Masyarakat mendesak agar proses penyelidikan dilakukan secara objektif, transparan, dan tanpa intervensi. Selain itu, mereka meminta agar korban, khususnya S dan keluarganya, diberikan perlindungan hukum yang memadai karena menjadi korban dari praktik perbankan yang diduga menyimpang.

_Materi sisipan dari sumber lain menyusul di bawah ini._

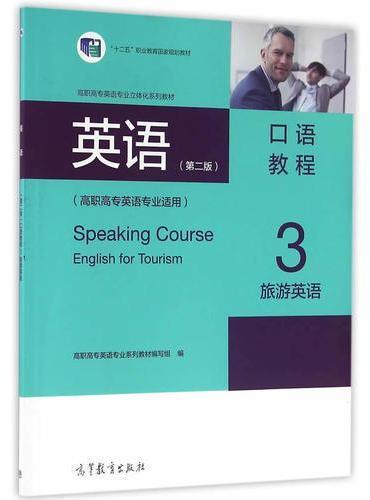 英语(第二版)口语教程3旅游英语(高职高专英语专业适用)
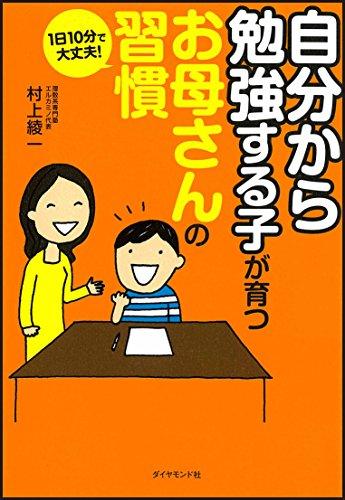 1日10分で大丈夫! 「自分から勉強する子」が育つお母さんの習慣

Apabila terbukti bersalah, oknum pegawai BRI yang terlibat dapat dijerat dengan sanksi pidana dan administratif sesuai peraturan hukum yang berlaku. Kasus ini diharapkan menjadi pelajaran penting bagi seluruh lembaga keuangan dalam menerapkan prinsip kehati-hatian dan akuntabilitas dalam menyalurkan dana publik seperti KUR.